Jakarta (ANTARA) - Peristiwa Rengasdengklok menjadi bagian tak terpisahkan dalam perjuangan menjelang kemerdekaan Republik Indonesia pada 17 Agustus 1945.

Peristiwa Rengasdengklok terjadi pada 16 Agustus 1945 merupakan aksi penculikan terhadap Soekarno dan Mohammad Hatta yang diamankan di daerah Rengasdengklok oleh golongan muda yang mendesak keduanya untuk segera menyatakan kemerdekaan Indonesia.

Peristiwa Rengasdengklok sendiri sangat berkaitan erat dengan kemerdekaan Indonesia, diawali dari Kekaisaran Jepang yang menjanjikan kemerdekaan kepada Indonesia.

Melansir dari laman Indonesia.go.id, pada 12 Agustus 1945 tiga tokoh nasional, Soekarno, Hatta, dan Radjiman Wedyodiningrat diminta bertemu Panglima Tertinggi Jepang untuk Asia Pasifik Marsekal Hisaichi Terauchi di Dalat, Vietnam. Dalam pertemuan itu, Jepang akan memberi kemerdekaan kepada Indonesia pada 24 Agustus 1945.
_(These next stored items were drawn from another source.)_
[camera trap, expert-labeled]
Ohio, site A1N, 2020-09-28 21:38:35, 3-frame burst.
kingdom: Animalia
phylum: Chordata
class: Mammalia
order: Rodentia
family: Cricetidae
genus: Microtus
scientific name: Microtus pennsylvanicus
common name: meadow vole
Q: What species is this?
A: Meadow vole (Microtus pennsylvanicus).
Pada 14 Agustus 1945, Jepang menyerah tanpa syarat kepada Sekutu. Berita penyerahan diri Jepang ini sampai ke telinga para pemuda nasionalis Indonesia yang mendengarkannya lewat siaran radio bawah tanah.
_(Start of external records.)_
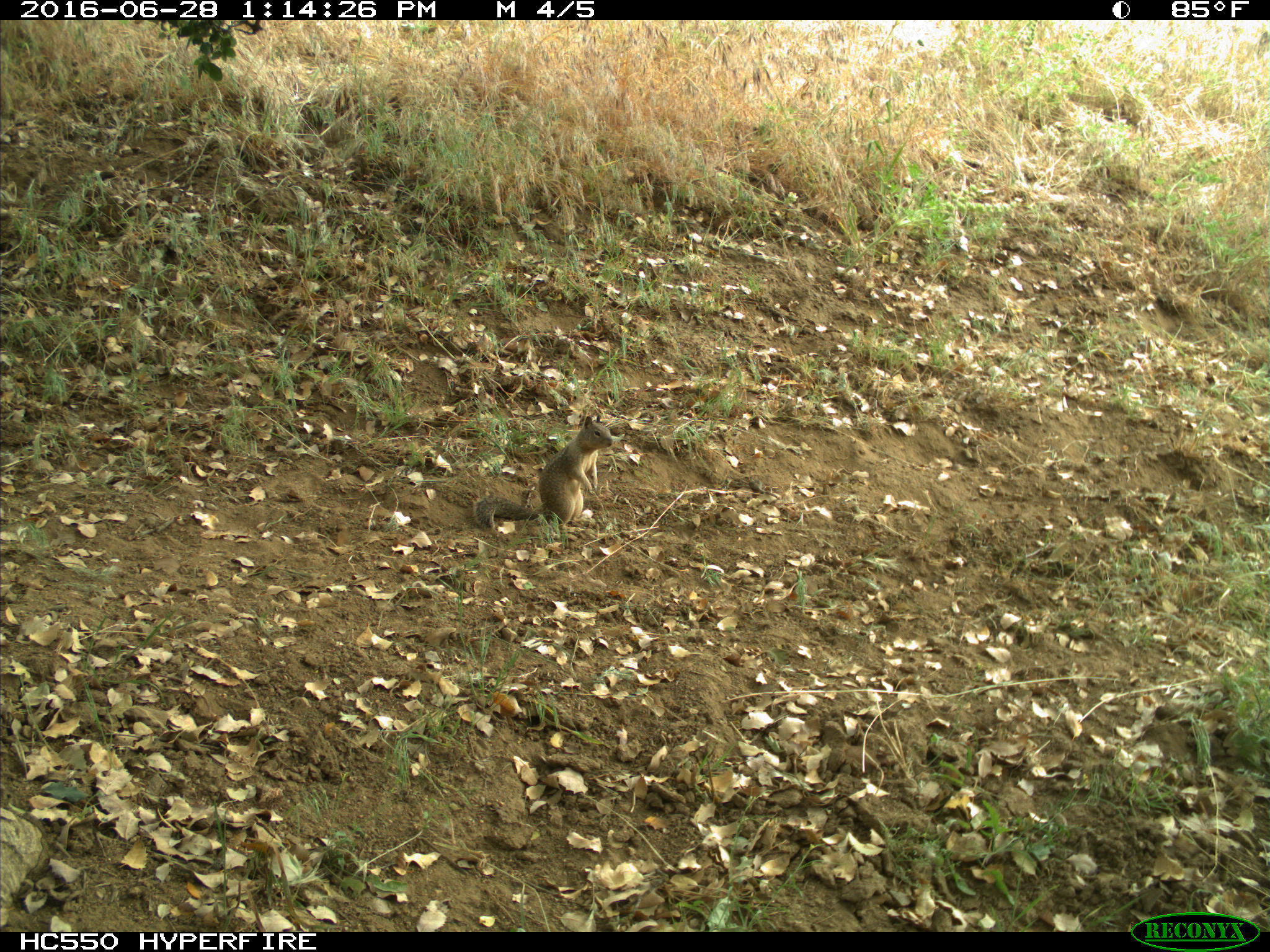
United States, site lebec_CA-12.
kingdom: Animalia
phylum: Chordata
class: Mammalia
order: Rodentia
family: Sciuridae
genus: Otospermophilus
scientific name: Otospermophilus beecheyi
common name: california ground squirrel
Otospermophilus beecheyi (california ground squirrel).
Baca juga: Teks Proklamasi Kemerdekaan Indonesia, sejarah dan tokoh dibaliknya

Salah satu tokoh pemuda bernama Sjahrir, meneruskan berita kekalahan Jepang kepada Sukarno dan Hatta. Peristiwa ini membangkitkan asa para pemuda di Indonesia untuk meminta Soekarno mengumumkan kemerdekaan secepat mungkin.
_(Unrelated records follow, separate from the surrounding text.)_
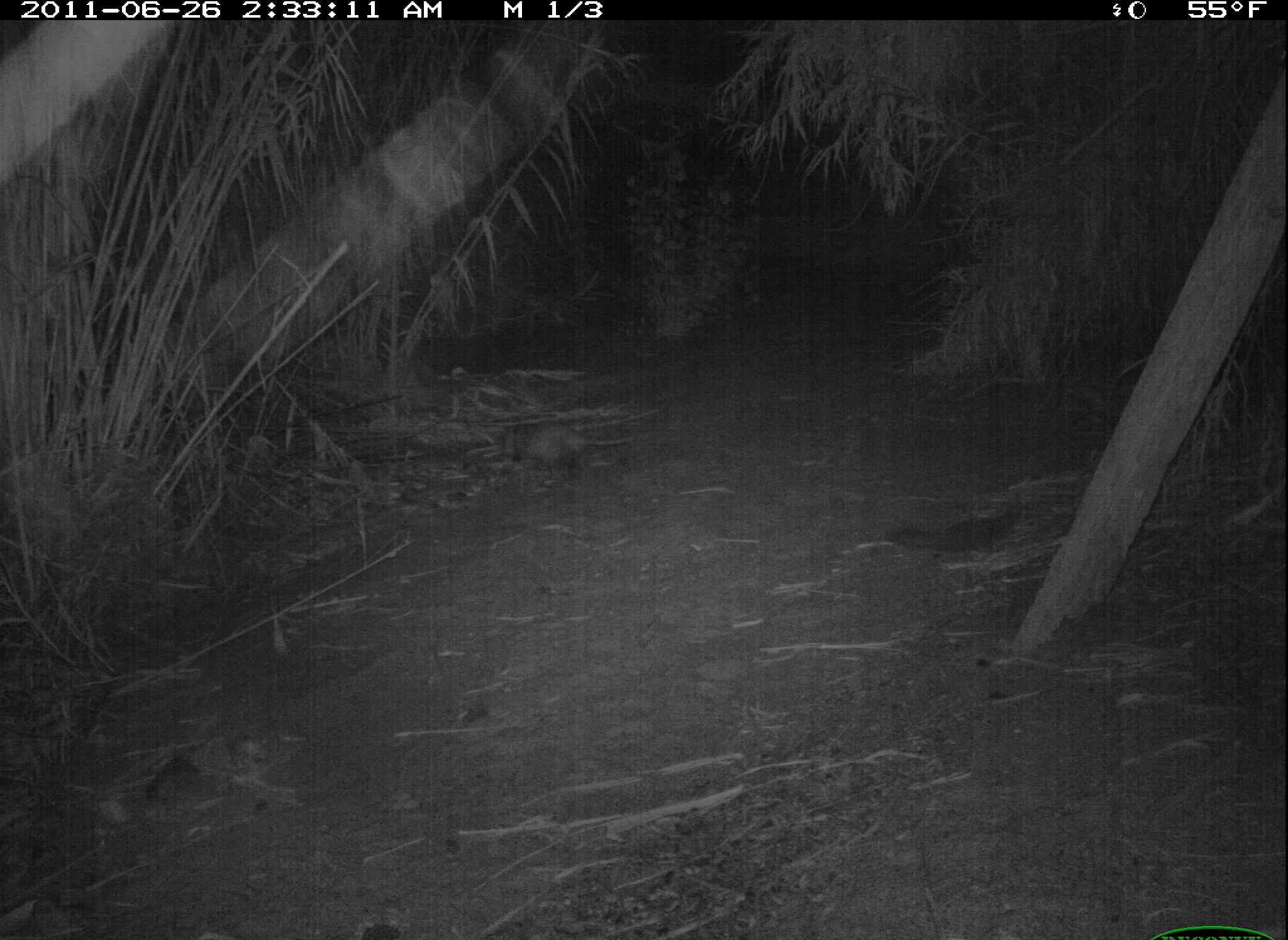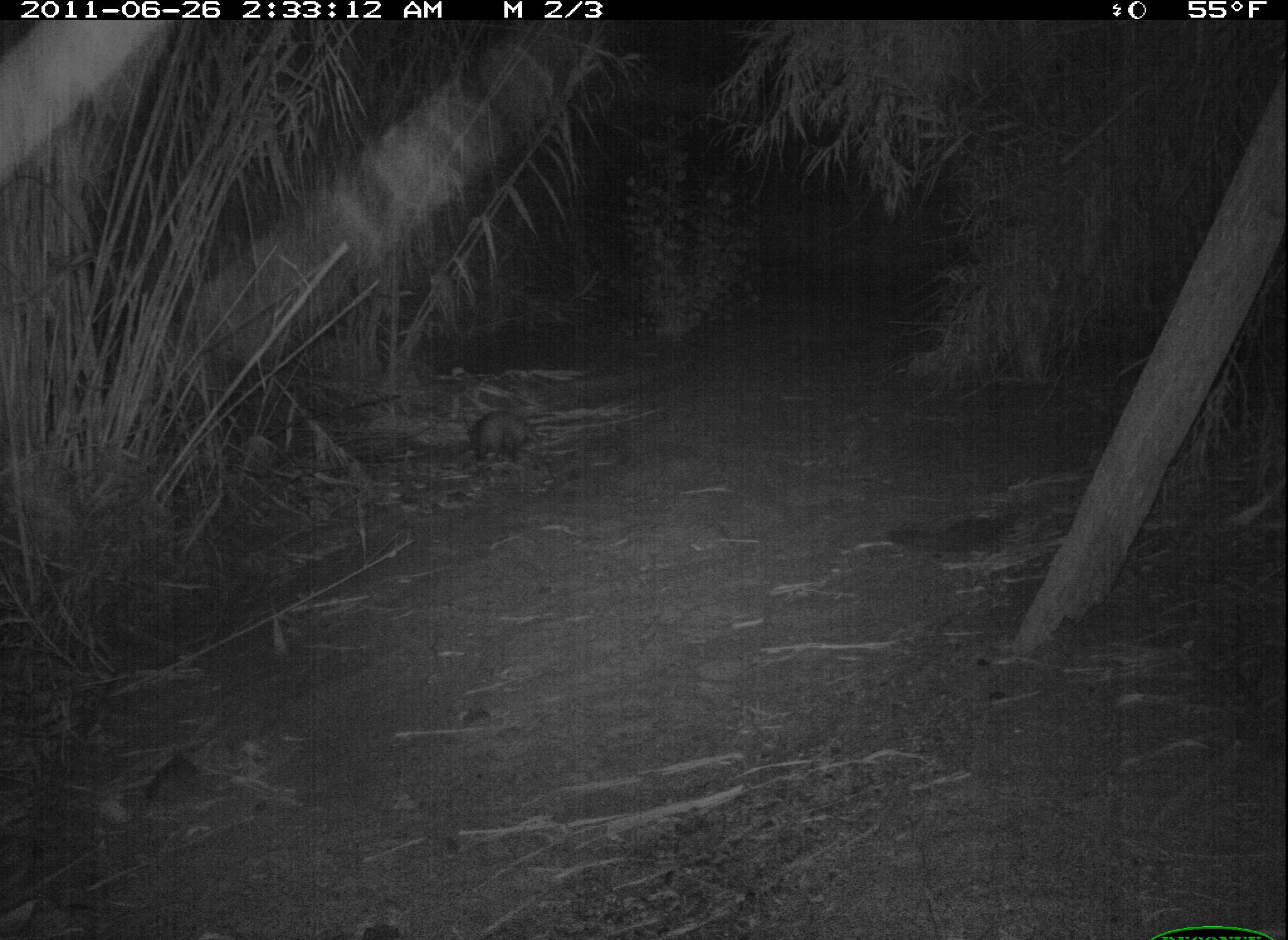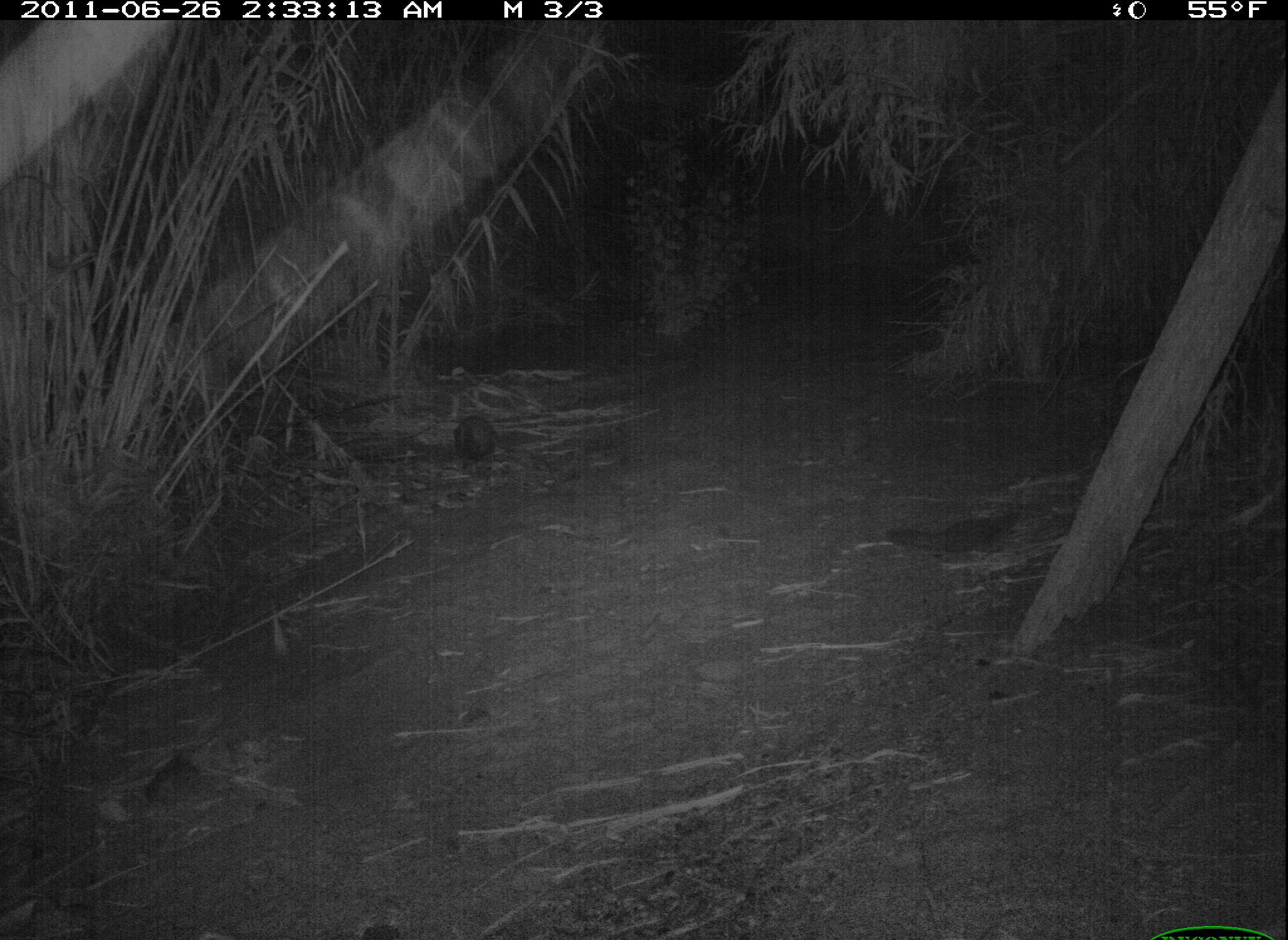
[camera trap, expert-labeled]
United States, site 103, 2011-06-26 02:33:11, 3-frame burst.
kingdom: Animalia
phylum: Chordata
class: Mammalia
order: Didelphimorphia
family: Didelphidae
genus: Didelphis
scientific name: Didelphis virginiana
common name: virginia opossum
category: opossum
Melansir dari laman Ensiklopedia Kemdikbud, pada 15 Agustus 1945 Soekarno, Hatta dan Soebardjo mencoba mencari informasi terbaru tentang jalannya perang kepada sejumlah pejabat Jepang di Jakarta. Dari Maeda mereka mendapat kabar tentang kekalahan Jepang yang beritanya disiarkan lewat radio Sekutu.

Rencana kemerdekaan Indonesia yang awalnya telah diatur oleh Jepang dengan pendirian PPKI juga mengalami ketidakjelasan. Hal ini membuat perbedaan pendapat antara golongan tua dan golongan muda.

Golongan tua berpendapat agar kemerdekaan dibicarakan terlebih dahulu melalui PPKI. Sedangkan golongan muda menghendaki agar proklamasi kemerdekaan segera dilaksanakan tanpa melibatkan PPKI yang merupakan bentukan Jepang.

Baca juga: Bendera Pusaka diambil dari Monas dengan kirab untuk HUT RI di IKN

Golongan muda dengan tokohnya di antaranya Sjahrir, Chaerul Saleh, Wikana, Sukarni, B.M. Diah, dan lain-lain, menemui Soekarno dan Hatta selaku golongan tua yang dipercayai sebagai pemimpin PPKI.

Dalam perbincangan ini, Soekarno dan Hatta masih ragu dan tetap menginginkan agar proklamasi kemerdekaan harus dibicarakan oleh anggota PPKI lebih dahulu karena tidak ingin salah langkah dalam mengambil keputusan.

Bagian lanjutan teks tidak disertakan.